PAUL BURCH, a writer of unmistakably modern but instantly classic songs, released his new album Still Your Man via Ramseur Records in 2009 with his longtime band the WPA Ballclub. Burch produced the album with WPA bassist Dennis Crouch (Robert Plant & Alison Krauss) and former Jayhawk Jen Gunderman. The album features guests Kelly Hogan (Neko Case) and Tim O’Brien. The album won a spot on the Grammy ballot for 2009 Best Americana Album of the Year.
Born in Washington D.C. Burch's family had close ties to the art and music scenes. “My grandmother was program director for WWDC in the 50's. She knew Chuck Berry and Link Wray so I always had great music in my life." Inspired by a Jason & the Scorchers concert at age 15, PB took up drums and guitar.
Arriving in Nashville in the early 90's, Burch formed the WPA Ballclub and began a residency at Tootsie¹s Orchid Lounge. His marathon shows helped spark the ‘Lower Broadway Revival' bringing international attention to the live music scene in Nashville. The collective scene blended honky tonk, folk, blues, and pop into a style that would eventually be dubbed Americana. Burch's debut album Pan American Flash was hailed by Billboard editor Chet Flippo as "extraordinary, establishing Burch as a leader in marrying country's roots tradition with a modern sensibility” and was Amazon.com’s Top 5 Country cd’s of the 90s’

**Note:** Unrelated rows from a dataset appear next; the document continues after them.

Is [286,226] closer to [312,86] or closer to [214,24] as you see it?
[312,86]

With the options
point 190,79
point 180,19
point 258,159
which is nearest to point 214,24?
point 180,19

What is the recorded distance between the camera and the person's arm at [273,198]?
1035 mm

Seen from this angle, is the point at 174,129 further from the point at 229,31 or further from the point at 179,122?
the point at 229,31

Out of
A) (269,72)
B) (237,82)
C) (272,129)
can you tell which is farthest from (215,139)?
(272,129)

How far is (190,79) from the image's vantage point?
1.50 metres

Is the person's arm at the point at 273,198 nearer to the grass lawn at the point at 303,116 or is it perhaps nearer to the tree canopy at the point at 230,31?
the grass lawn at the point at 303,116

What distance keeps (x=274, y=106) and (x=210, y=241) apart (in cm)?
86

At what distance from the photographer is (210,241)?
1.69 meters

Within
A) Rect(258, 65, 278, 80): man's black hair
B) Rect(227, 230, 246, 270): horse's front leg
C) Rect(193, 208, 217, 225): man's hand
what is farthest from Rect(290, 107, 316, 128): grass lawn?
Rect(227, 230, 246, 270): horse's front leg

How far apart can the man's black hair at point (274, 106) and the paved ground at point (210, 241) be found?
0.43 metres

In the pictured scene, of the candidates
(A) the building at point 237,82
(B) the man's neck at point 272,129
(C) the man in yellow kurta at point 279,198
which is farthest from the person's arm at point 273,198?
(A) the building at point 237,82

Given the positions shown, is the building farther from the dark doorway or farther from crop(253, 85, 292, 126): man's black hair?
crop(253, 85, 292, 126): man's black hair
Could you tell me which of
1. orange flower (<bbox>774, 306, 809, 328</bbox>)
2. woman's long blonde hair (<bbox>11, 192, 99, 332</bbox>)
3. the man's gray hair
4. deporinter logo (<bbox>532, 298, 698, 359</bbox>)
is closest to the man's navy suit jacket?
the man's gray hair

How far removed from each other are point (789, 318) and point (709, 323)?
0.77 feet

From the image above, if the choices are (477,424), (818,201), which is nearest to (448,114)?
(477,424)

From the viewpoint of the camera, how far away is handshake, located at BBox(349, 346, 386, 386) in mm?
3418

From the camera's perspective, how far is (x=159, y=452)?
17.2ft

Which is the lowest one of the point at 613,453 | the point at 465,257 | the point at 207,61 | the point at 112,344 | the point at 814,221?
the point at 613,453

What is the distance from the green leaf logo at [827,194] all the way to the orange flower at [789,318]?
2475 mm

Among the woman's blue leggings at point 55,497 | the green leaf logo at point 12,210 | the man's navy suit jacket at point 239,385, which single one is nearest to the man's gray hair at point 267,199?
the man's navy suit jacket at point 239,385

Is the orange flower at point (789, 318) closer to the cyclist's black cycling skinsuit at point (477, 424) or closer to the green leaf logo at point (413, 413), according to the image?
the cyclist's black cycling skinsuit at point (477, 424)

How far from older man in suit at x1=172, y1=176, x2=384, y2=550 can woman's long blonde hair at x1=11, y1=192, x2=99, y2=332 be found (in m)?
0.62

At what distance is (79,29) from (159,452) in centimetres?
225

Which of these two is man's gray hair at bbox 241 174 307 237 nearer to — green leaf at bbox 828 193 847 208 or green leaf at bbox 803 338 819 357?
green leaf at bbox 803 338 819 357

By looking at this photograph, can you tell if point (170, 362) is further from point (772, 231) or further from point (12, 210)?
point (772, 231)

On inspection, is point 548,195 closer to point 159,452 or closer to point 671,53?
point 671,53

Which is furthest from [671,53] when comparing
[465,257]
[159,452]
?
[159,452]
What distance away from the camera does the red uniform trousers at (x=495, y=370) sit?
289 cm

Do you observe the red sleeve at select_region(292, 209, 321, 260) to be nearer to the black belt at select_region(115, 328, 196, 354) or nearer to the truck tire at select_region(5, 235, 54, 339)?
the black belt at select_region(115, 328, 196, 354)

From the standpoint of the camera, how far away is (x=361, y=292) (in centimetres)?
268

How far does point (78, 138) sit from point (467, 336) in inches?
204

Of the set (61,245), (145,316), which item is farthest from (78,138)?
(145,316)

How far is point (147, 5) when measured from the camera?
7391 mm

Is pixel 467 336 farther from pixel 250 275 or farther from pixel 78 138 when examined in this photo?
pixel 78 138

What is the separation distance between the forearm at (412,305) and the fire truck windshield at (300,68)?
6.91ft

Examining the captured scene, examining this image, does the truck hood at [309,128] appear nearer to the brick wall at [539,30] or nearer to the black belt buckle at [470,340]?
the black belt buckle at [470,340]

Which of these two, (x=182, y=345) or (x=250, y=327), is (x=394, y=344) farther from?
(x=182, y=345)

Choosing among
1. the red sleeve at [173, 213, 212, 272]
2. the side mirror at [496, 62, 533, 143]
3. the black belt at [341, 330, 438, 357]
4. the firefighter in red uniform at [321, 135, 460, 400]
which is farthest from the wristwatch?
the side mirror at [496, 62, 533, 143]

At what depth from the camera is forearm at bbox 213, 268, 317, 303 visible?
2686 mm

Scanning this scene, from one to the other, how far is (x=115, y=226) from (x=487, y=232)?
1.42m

Burch has collaborated with stylists in every genre of popular music including Ralph Stanley, Lambchop, Beverly Knight, Mark Knopfler, Bobby Bare, the Mekons, Vic Chesnutt, and the Grammy nominated comeback by Charlie Louvin. Burch also served as music consultant to the PBS film “The Appalachians" and composed the soundtrack album Last of My Kind for Tony Earley's NY Times bestseller Jim the Boy.
Critics have praised Burch’s 7 albums as “music that sounds thoroughly modern but completely unlike contemporary country” (USA Today) and Entertainment Weekly has called him "a modern day Jimmie Rodgers".
Peter Guralnick, author of biographies on Elvis Presley (Last Train to Memphis) and Sam Cooke (Dream Boogie) says: "I'm a Paul Burch fan. How could I not be? How many other contemporary artists have forged a body of work of such cleverness and coherence, careful craftsmanship and white-hot heat, with all the zeal of the most dedicated student and all the passion of a true original? His music never fails to achieve its purpose, what Sun Records founder Sam Phillips has deemed the unequivocal purpose of every kind of music: to lift up, to deepen, to intensify the spirit of audience and musicians alike."